The Government wants to conduct further investigations before deciding whether to cap the cost of payday loans and other types of high cost credit.

Labour MP Stella Creasy, a vocal opponent of sky-high charges, previously proposed a limit on the amount payday, doorstep and hire purchase lenders can charge in parliament in February, to take immediate effect.

This was partially defeated in a vote, though the amendment instead called for ministers to be given more time to consider new measures, to which consumer affairs minister Ed Davey said he will consider.

Key Points

  • Govt says "little hard evidence" on impact of cap

  • It therefore wants more time to conduct research

  • Moves follow call for cap by Labour MP Stella Creasy

The Department for Business Innovation and Skills (BIS) has today announced it needs to carry out further research into the high cost credit industry before it can decide whether to limit charges.

BIS says at present there is "little hard evidence" on the impact a cap would have on consumers and therefore further investigation is required.

Davey says today: "We do not want to force people into the arms of the loan sharks so we need robust evidence of what the impact of this proposal might be before we decide if action is required."

Creasy says: "I am delighted all the hard work put in by the campaign to force the Government to take seriously the problems caused by so-called legal loan sharking is starting to pay off.

"Given the urgency of this, we need to see this [the investigation] happen quickly and to make sure it's carried out by an independent body with no prior connection to this area of policy in order to ensure its impartiality."

As part of the review, the Government has also asked the Money Advice Service to perform a central role in the co-ordination of debt advice.

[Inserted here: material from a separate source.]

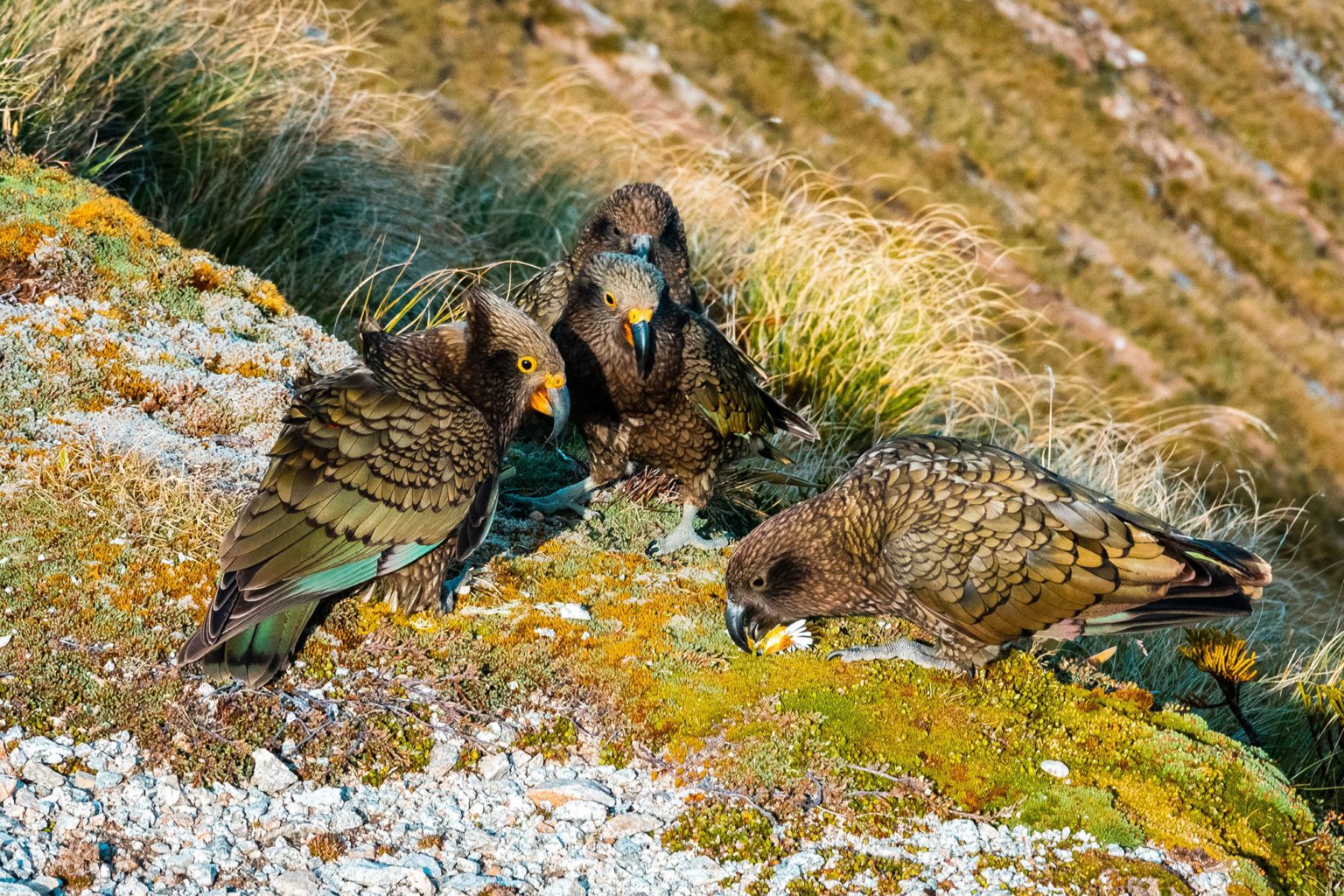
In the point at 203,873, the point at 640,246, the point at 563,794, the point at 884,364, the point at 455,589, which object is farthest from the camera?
the point at 884,364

Lenders sometimes charge over 4,000% interest on payday loans, which results in charges that can add up to a large proportion, or even exceed, the amount borrowed.

However, APRs aren't always the best way to demonstrate the cost as they calculate costs of a year whereas payday loans are typically repaid over a much shorter time.

'Sensible idea'

Martin Lewis, MoneySavingExpert.com creator, says: "A total cost cap is sensible. Here, you limit the total cost of the borrowing, eg, a maximum £25 per £100 of loan rather than an APR limit, though I am still open to the level at which that should be set.

"In fact, for me, the real danger of payday loans is less the APR, even though that can be 1,000%+, it's the rollover effect.

"That's where you borrow, but are then encouraged not to repay it or to borrow more to pay it back, which incurs further costs. Incorporating this within a long term total cost cap would be helpful."

To illustrate costs using real figures, someone who borrows £265 over 30 days pays £86 in charges with one firm, Wonga, which is almost a third of the initial amount. This is a 4,214% APR.

Marie Burton, financial services expert at Consumer Focus, says: "Better protection is needed to stop consumers falling into a debt trap.

"Looking into a cap on high cost credit and the potential impact is something we have called for and we welcome it. But more is needed. The number of payday loans people can take out should be limited to five a year."